Relatedly, liberals (like me) by definition believe that people ought to have extensive and strong rights of free speech, conscience, religion, and lifestyle. Many liberals, such as John Stuart Mill (and I), also believe that extensive social censorship is often undesirable; they think people should not generally be bullied, ostracized, cancelled, boycotted, and cajoled for their views. Mill argues that societies which engage in extensive social ostracism and boycotting impede moral, scientific, social, and political progress. Further, he argues that individual people learn faster and become more developed as moral agents when exposed to many points of view. He argues it is helpful for us to be exposed to bad actors as bad examples.

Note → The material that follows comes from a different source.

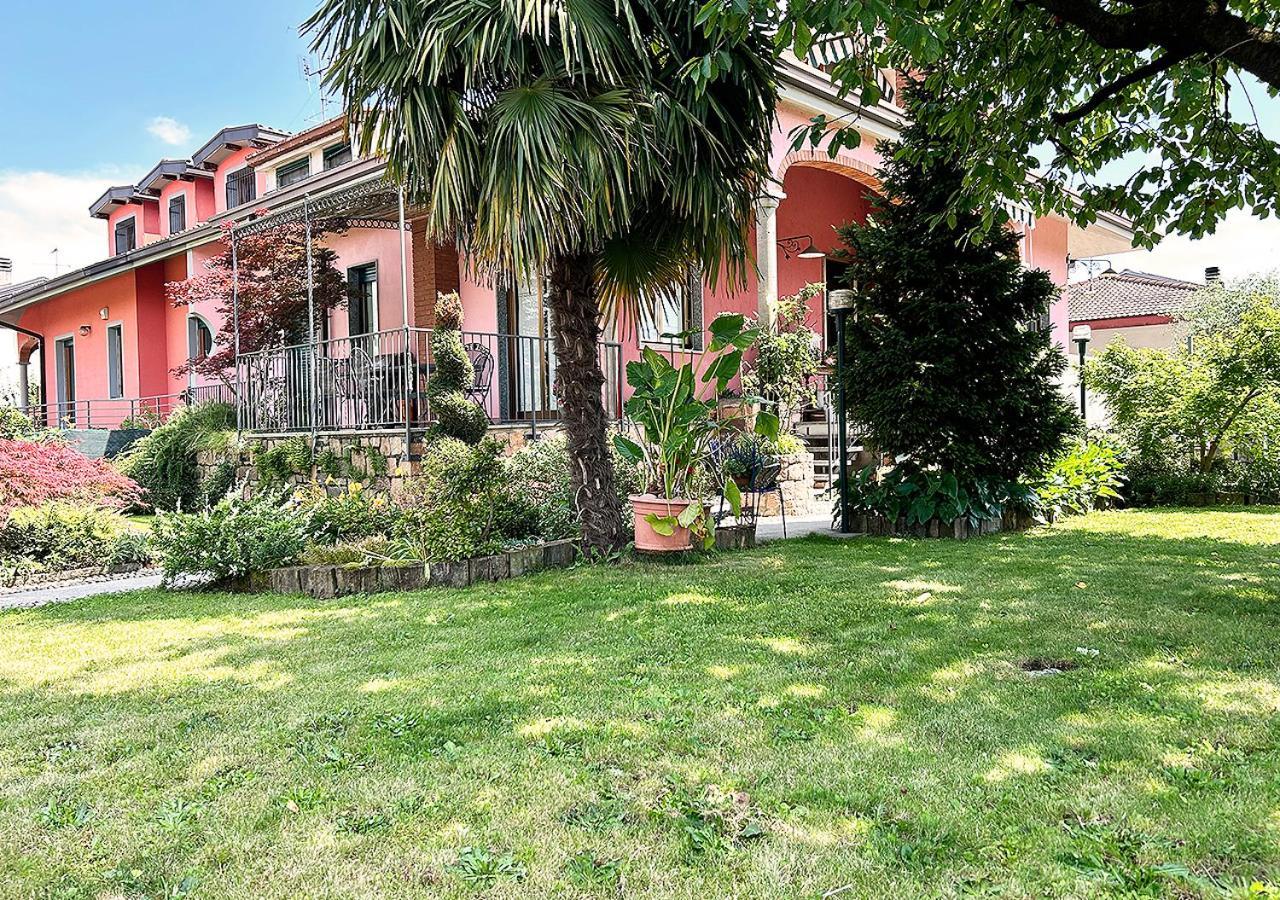 La Mansardina Apartment Venegono Superiore Екстериор снимка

However, a Millian liberal might reply that even if liberal tolerance rules out radical blackballing from all domains, it might allow blackballing in friendship. For reasons of liberal tolerance, perhaps we should not fire known KKK members from most jobs or refuse to serve them at restaurants. But, the Millian might say, we should still not befriend them.

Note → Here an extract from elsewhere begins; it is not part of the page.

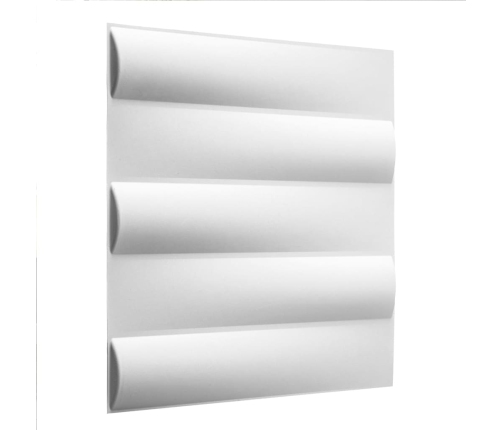 WallArt Paneles de pared Jayden 12 uds GA-WA23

The Costs of Lost Friendship

We benefit from friendship, even (sometimes) from friendship with bad people. Rejecting potential friends or dumping current friends often involves serious losses. Is that a reason to reject blackballing?

In a review of the literature, Bennett Helm notes that each of the following have been advanced as individual and social justifications for friendship:

  1. 1. It is life-enhancing in a variety of ways.

  2. 2. We benefit from having others care for us and from caring for others.

  3. 3. Friendship has epistemic value; for instance, it helps us assess our own moral virtue.

  4. 4. Forming strong bonds with others might be constitutive or a necessary component of flourishing.

  5. 5. We form unions because of shared histories or shared values.

  6. 6. Friendship reduces our egoism and promotes general concern for others.

  7. 7. Friendship can help produce moral progress by causing us to have particular attachments to people with unconventional values or ideas. (Helm, Reference Helm and Zalta2017)

1-7 show friendship is valuable, but they do not show that we should reject blackballing tout court, nor do they help us draw the line. Sure, I would benefit from having others care for me and caring from others. But why pick Bob, a KKK member who thinks slavery was just, as a friend? Sure, friendship has epistemic value, but perhaps befriending Bob communicates bad things about me and also tends to lead me morally astray. Befriending Bob might make me a worse person. Sure, forming bonds with others is great, but there are plenty of people more worthy of such bonds than Bob. Friendship is valuable, but that does not mean blackballing is never justified. By analogy, a business might produce a valuable product but still deserve to be boycotted.

5. Conclusion

Intuitively, it seems like normative blackballing is sometimes justified. We should not befriend certain people. Intuitively, it also seems that rigorist or maximal blackballing is unjustifiable. We may befriend some people even though they have mistaken moral beliefs. So, there is a line to be drawn somewhere on some grounds. In this paper, I have argued that most of the candidates for drawing that line fail and fail for the same reasons: upon further inspection, either turn out to give the wrong kind of explanation, or they do not help us determine, even broadly, what counts as ‘bad enough’ beliefs. Examining the arguments for and objections to normative blackballing did not seem to help either. I hope, then, that my paper shows that there is a genuine puzzle about to what extent and on what grounds blackballing is justifiable – a puzzle which perhaps others can solve.

Footnotes

1 Isserow (Reference Isserow2018) criticizes this view.

2 Racism is almost by definition a normative view which is grounded on mistaken empirical views. It would be strange for someone to say, ‘I believe East Asian and black people have generally the same distribution of IQ, conscientiousness, criminal disposition, and every other empirical measure which we might use to evaluate people, but I nevertheless think East Asian people are better’. Instead, racists nearly always believe some race is inferior on supposed empirical grounds.